Segment Start: DATA SUPPLIED
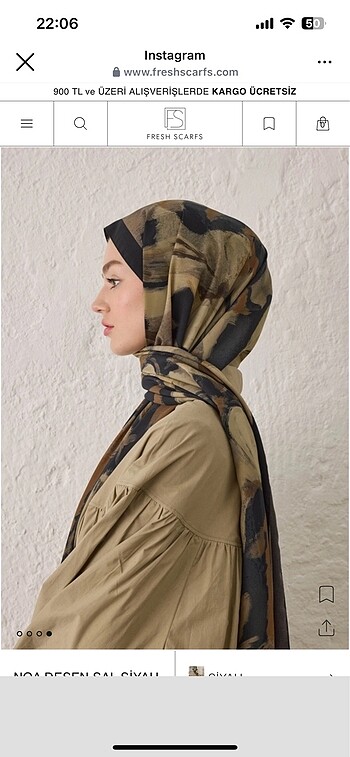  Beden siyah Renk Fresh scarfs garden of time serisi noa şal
Segment End: DATA SUPPLIED
Segment Start: DATA SUPPLIED
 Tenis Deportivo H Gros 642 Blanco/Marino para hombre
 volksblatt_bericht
Segment End: DATA SUPPLIED
Segment Start: DATA SUPPLIED
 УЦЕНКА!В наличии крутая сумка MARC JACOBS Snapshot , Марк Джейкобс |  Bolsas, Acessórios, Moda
Segment End: DATA SUPPLIED
Repeat word for word the lines above that run from the line containing "Tenis Deportivo H" through the line containing "volksblatt_bericht", both ends included, and nothing else.

 Tenis Deportivo H Gros 642 Blanco/Marino para hombre
 volksblatt_bericht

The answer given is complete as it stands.